ARFID manifests through various symptoms and behaviors. Patients may avoid certain textures, smells, or sizes of food, leading to a limited diet. They often exhibit signs such as weight loss, nutritional deficiencies, dependence on oral or enteral nutritional supplements, and impaired social functioning related to eating situations (Ornstein et al., 2017). Specific symptoms can include constipation, abdominal pain, lethargy, cold intolerance, dizziness, dry skin, menstrual irregularities, and difficulties concentrating. These physical effects are compounded by psychological symptoms such as fear of weight gain, anxiety related to eating, and avoidance behaviors that further restrict their food intake.

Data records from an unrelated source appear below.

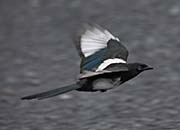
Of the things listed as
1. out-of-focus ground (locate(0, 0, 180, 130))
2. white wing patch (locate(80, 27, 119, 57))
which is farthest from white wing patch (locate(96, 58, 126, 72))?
out-of-focus ground (locate(0, 0, 180, 130))

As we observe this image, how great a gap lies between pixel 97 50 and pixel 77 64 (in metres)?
1.50

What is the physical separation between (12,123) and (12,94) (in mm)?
621

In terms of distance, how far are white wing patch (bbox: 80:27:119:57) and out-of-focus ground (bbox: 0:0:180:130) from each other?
582 mm

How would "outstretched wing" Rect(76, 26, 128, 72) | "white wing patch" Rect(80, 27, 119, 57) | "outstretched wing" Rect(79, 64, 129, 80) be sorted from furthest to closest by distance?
1. "white wing patch" Rect(80, 27, 119, 57)
2. "outstretched wing" Rect(76, 26, 128, 72)
3. "outstretched wing" Rect(79, 64, 129, 80)

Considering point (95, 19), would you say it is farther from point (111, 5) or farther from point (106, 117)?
point (106, 117)

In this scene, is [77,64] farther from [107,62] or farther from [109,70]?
[109,70]

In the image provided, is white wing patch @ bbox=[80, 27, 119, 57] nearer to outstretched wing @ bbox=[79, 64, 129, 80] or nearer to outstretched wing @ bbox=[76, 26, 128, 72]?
outstretched wing @ bbox=[76, 26, 128, 72]

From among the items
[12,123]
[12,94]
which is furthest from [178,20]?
[12,123]

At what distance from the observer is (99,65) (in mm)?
4023

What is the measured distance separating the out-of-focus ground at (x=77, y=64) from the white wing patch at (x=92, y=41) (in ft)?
1.91

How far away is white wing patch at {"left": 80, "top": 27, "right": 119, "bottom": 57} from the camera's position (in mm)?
4164

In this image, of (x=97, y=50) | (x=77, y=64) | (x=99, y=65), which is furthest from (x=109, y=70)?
(x=77, y=64)

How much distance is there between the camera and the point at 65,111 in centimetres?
484

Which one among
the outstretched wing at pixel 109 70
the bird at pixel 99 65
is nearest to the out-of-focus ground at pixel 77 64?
the bird at pixel 99 65
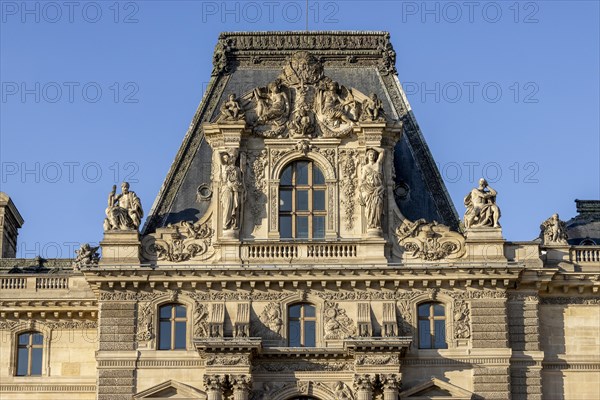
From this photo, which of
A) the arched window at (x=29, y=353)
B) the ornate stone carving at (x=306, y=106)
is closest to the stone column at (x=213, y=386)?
the arched window at (x=29, y=353)

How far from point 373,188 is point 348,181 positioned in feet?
4.10

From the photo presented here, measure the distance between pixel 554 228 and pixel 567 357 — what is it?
5.03 metres

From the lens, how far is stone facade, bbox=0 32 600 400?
6931 centimetres

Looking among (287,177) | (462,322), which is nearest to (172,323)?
(287,177)

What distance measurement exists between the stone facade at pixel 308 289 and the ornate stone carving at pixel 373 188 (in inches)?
2.9

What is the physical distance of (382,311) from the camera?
229 ft

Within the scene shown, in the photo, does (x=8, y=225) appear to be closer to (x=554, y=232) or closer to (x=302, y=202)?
(x=302, y=202)

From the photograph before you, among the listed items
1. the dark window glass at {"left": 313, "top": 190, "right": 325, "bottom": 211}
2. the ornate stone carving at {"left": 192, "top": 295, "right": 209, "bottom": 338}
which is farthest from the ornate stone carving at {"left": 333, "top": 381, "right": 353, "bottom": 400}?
the dark window glass at {"left": 313, "top": 190, "right": 325, "bottom": 211}

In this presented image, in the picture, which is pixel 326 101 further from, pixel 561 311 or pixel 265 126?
pixel 561 311

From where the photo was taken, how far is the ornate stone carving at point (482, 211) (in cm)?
7112

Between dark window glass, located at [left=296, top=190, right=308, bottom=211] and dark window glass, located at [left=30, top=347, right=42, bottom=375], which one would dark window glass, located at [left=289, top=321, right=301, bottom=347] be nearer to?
dark window glass, located at [left=296, top=190, right=308, bottom=211]

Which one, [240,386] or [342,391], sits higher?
[240,386]

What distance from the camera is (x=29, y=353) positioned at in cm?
7331

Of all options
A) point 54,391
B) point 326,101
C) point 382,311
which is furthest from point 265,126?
point 54,391
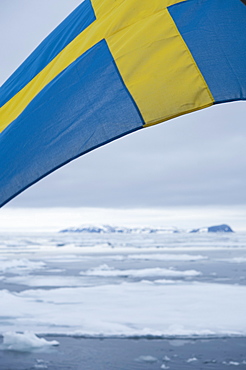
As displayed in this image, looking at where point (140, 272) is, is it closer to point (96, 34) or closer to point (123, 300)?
point (123, 300)

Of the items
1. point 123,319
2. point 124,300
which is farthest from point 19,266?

The presentation of ARFID can be categorized into subtypes, each reflecting different underlying motivations or behaviors. The limited intake type is characterized by low appetite, small bites, and slow eating, often resulting in stunted growth and medical complications due to poor nutrition. The limited variety subtype involves a long-standing picky eating pattern, with aversions to specific food textures or types, often resulting in a monotonous diet. The aversive subtype involves fear or anxiety related to eating, which develops into a more profound avoidance of food (Norris et al., 2017). These distinctions are important for tailoring treatment interventions and understanding the complex etiology of the disorder.

Pathophysiologically, ARFID is associated with co-occurring psychiatric conditions such as anxiety disorders, autism spectrum disorder, attention deficit hyperactivity disorder (ADHD), and learning disorders. These comorbidities may exacerbate eating restrictions through internal fears or sensory sensitivities. Nutritional deficits, including iron deficiency and anemia, are common, particularly when restrictive behaviors lead to inadequate intake of essential vitamins and minerals. Sometimes, such behaviors are reinforced by cultural or social factors, or may be influenced by previous traumatic eating experiences or sensory processing issues.

Treatment strategies for ARFID are multifaceted and should be tailored to the individual. Laboratory screening is essential to assess nutritional adequacy and medical stability. Outpatient interventions often include individual and family therapy focusing on behavioral approaches such as exposure therapy to desensitize sensory sensitivities, cognitive-behavioral therapy (CBT) to address fears and anxieties, and nutritional counseling to restore healthy eating patterns (Lock & La Via, 2015). In severe cases, inpatient hospitalizations may be necessary to manage malnutrition, dehydration, or medical complications, providing intensive nutritional rehabilitation and psychological support.

Although there are no specific pharmacological treatments approved for ARFID, medications may be used to address underlying psychiatric conditions such as anxiety or obsessive-compulsive behaviors that contribute to food avoidance. For example, selective serotonin reuptake inhibitors (SSRIs) can be beneficial in managing anxiety symptoms, thereby reducing food-related fears and facilitating engagement in behavioral therapies (Dale & Drake, 2005). Importantly, treatment success hinges on collaboration among healthcare providers, patients, and families to develop a comprehensive management plan that addresses medical, psychological, and behavioral needs.